Mounting snapshots directly is certainly helpful and I’ll read up on how to do that, but it sounds far less convenient than “simply” (from the user perspective) browsing a series of snapshots to find/restore as needed.
Also I have tried with both nested and un-nested datasets, with the same result, but again thank you for this information, I don’t recall reading this anywhere else and I will be re-ordering my datasets to avoid nested shares.
Is there any advice on how to mount the snapshots in Linux? Maybe I am dumb, but I cannot for the life of me figure out how to read snapshot data of an SMB share from Linux. I’ve read man pages for samba vfs, searched stackexchange, reddit, and youtube. I’m still stuck.
I’m running ElectricEel-24.10.1 and trying to connect from debian bookworm.
I can see all the snapshot directories in .zfs/snapshot, but they are empty.

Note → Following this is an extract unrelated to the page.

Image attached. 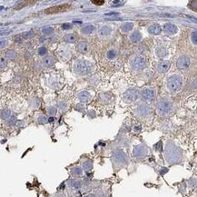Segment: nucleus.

When I run ‘testparm -v’ on the server, I get:
…
[archive]
comment = Packrat Archive
ea support = No
path = /mnt/packrat/archive
posix locking = No
read only = No
smbd max xattr size = 2097152
vfs objects = streams_xattr shadow_copy_zfs acl_xattr zfs_core io_uring
tn:vuid =
fruit:time machine max size = 0
fruit:time machine = False
tn:home = False
tn:path_suffix =
tn:purpose = DEFAULT_SHARE
All of the documentation I can find refers to ‘vfs objects ’ shadow_copy2’ and explicitly specifies snapshot location and format. Do the ‘shadow_copy_zfs’ and ‘zfs_core’ options automatically interpret the zfs snapshots? If so, how does one read snapshots from a client?
I would greatly appreciate any help here. I have been completely unable to read snapshot data from Linux.